### PROBLEM DESCRIPTION
Swap each "damaged or defective" in the items below for "broken or faulty" and give every line again, otherwise unchanged.
***** PROVIDED DATA
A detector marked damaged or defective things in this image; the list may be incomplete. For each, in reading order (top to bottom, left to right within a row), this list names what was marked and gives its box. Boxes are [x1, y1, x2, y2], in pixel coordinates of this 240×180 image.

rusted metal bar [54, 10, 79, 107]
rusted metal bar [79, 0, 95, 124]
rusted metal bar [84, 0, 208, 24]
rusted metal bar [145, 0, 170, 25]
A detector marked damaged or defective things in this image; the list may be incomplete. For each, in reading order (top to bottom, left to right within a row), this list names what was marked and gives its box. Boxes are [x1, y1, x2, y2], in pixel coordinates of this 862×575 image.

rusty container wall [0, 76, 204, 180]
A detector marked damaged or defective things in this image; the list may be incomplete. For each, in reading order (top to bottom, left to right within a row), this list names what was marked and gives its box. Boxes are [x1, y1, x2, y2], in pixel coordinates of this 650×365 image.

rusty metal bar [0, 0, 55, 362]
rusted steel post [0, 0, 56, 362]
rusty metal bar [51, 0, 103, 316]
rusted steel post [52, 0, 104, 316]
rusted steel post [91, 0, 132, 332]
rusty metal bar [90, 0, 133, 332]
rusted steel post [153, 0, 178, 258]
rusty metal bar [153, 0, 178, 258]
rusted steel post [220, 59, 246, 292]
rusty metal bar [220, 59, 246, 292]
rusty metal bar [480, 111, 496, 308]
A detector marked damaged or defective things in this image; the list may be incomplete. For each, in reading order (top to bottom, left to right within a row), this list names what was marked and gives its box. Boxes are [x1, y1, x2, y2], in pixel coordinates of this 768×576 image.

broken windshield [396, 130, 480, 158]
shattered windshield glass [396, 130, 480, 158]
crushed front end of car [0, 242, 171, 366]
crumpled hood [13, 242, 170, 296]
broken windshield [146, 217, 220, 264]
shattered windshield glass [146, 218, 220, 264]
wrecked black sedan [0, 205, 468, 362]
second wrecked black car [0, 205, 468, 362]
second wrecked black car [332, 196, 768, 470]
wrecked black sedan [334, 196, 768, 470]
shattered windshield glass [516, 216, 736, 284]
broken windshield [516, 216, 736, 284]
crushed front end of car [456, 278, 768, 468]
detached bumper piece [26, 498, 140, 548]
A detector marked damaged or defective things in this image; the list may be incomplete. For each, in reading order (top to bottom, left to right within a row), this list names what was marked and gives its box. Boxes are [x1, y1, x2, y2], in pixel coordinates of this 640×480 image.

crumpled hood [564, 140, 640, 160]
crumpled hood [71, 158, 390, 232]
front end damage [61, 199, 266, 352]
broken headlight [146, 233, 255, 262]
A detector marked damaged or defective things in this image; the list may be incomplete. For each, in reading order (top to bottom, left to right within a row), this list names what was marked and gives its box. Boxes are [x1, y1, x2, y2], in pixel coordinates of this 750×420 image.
**********
### EXERCISE ANSWER
A detector marked broken or faulty things in this image; the list may be incomplete. For each, in reading order (top to bottom, left to right within a row), this list names what was marked and gives its box. Boxes are [x1, y1, x2, y2], in pixel coordinates of this 240×180 image.

rusted metal bar [54, 10, 79, 107]
rusted metal bar [79, 0, 95, 124]
rusted metal bar [84, 0, 208, 24]
rusted metal bar [145, 0, 170, 25]
A detector marked broken or faulty things in this image; the list may be incomplete. For each, in reading order (top to bottom, left to right within a row), this list names what was marked and gives its box. Boxes are [x1, y1, x2, y2], in pixel coordinates of this 862×575 image.

rusty container wall [0, 76, 204, 180]
A detector marked broken or faulty things in this image; the list may be incomplete. For each, in reading order (top to bottom, left to right within a row), this list names what was marked and gives its box. Boxes are [x1, y1, x2, y2], in pixel coordinates of this 650×365 image.

rusty metal bar [0, 0, 55, 362]
rusted steel post [0, 0, 56, 362]
rusty metal bar [51, 0, 103, 316]
rusted steel post [52, 0, 104, 316]
rusted steel post [91, 0, 132, 332]
rusty metal bar [90, 0, 133, 332]
rusted steel post [153, 0, 178, 258]
rusty metal bar [153, 0, 178, 258]
rusted steel post [220, 59, 246, 292]
rusty metal bar [220, 59, 246, 292]
rusty metal bar [480, 111, 496, 308]
A detector marked broken or faulty things in this image; the list may be incomplete. For each, in reading order (top to bottom, left to right within a row), this list names what was marked and gives its box. Boxes are [x1, y1, x2, y2], in pixel coordinates of this 768×576 image.

broken windshield [396, 130, 480, 158]
shattered windshield glass [396, 130, 480, 158]
crushed front end of car [0, 242, 171, 366]
crumpled hood [13, 242, 170, 296]
broken windshield [146, 217, 220, 264]
shattered windshield glass [146, 218, 220, 264]
wrecked black sedan [0, 205, 468, 362]
second wrecked black car [0, 205, 468, 362]
second wrecked black car [332, 196, 768, 470]
wrecked black sedan [334, 196, 768, 470]
shattered windshield glass [516, 216, 736, 284]
broken windshield [516, 216, 736, 284]
crushed front end of car [456, 278, 768, 468]
detached bumper piece [26, 498, 140, 548]
A detector marked broken or faulty things in this image; the list may be incomplete. For each, in reading order (top to bottom, left to right within a row), this list names what was marked and gives its box. Boxes are [x1, y1, x2, y2], in pixel coordinates of this 640×480 image.

crumpled hood [564, 140, 640, 160]
crumpled hood [71, 158, 390, 232]
front end damage [61, 199, 266, 352]
broken headlight [146, 233, 255, 262]
A detector marked broken or faulty things in this image; the list may be incomplete. For each, in reading order (top to bottom, left to right within a row), this list names what was marked and gives its box. Boxes are [x1, y1, x2, y2], in pixel coordinates of this 750×420 image.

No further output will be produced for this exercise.